Information provided Block Start
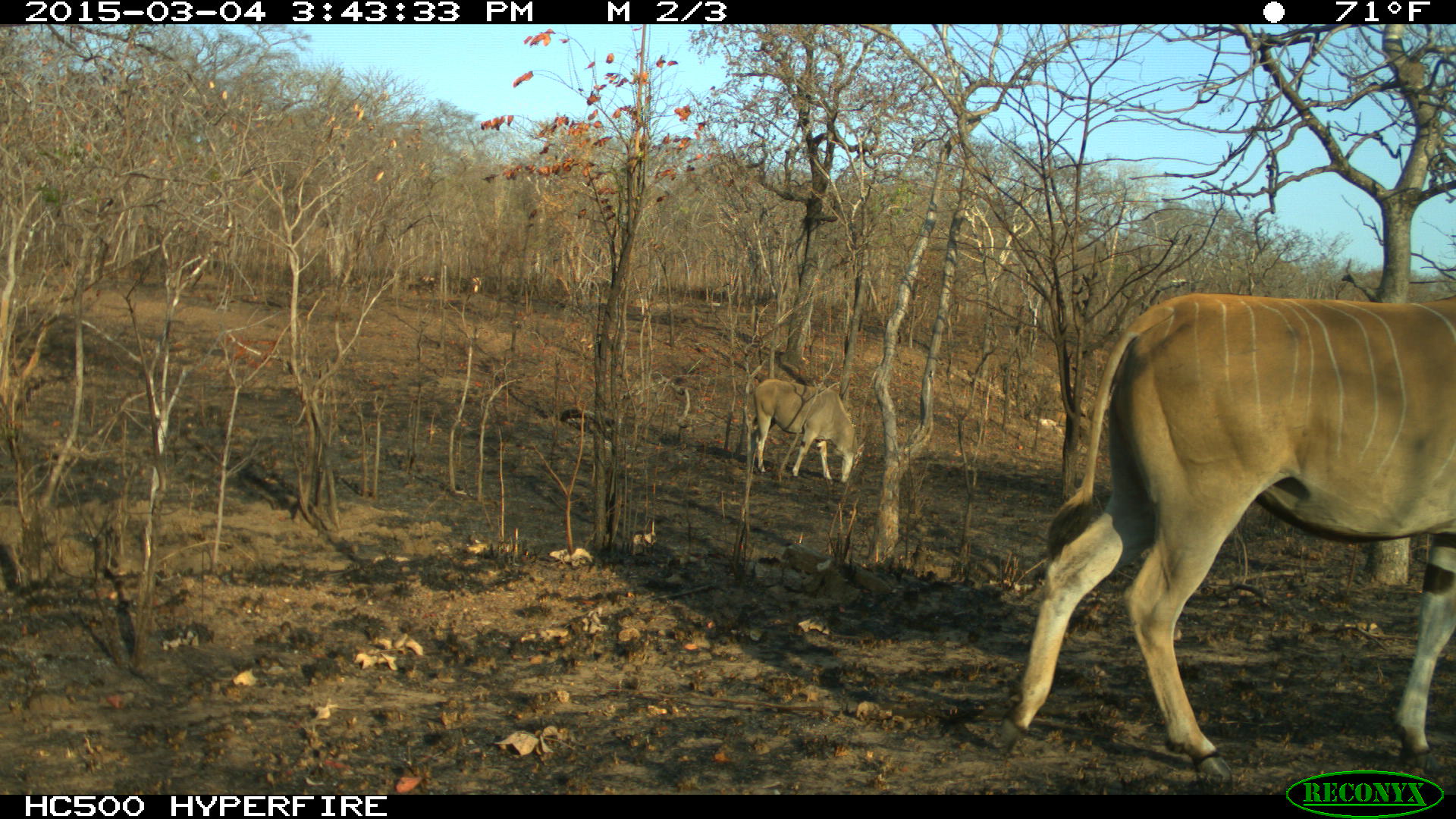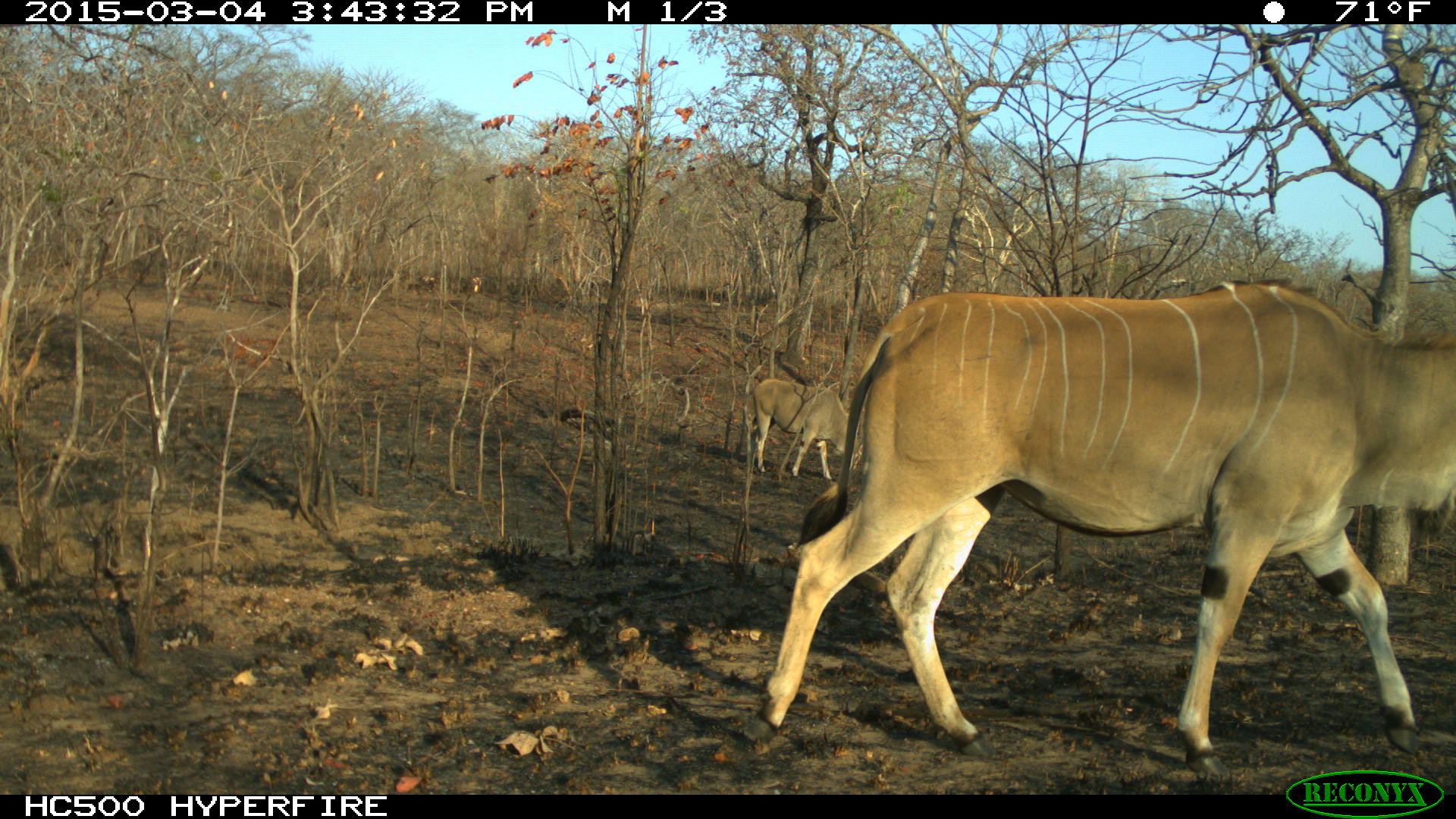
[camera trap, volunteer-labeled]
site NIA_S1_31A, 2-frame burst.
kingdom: Animalia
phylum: Chordata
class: Mammalia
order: Artiodactyla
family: Bovidae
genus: Tragelaphus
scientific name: Tragelaphus oryx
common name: eland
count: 2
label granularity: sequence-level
Information provided Block End
◆ **Problem to work on**
Your reply should be the entries above, repeated exactly and free of pictures.

◆ **Exercise output**
[camera trap, volunteer-labeled]
site NIA_S1_31A, 2-frame burst.
kingdom: Animalia
phylum: Chordata
class: Mammalia
order: Artiodactyla
family: Bovidae
genus: Tragelaphus
scientific name: Tragelaphus oryx
common name: eland
count: 2
label granularity: sequence-level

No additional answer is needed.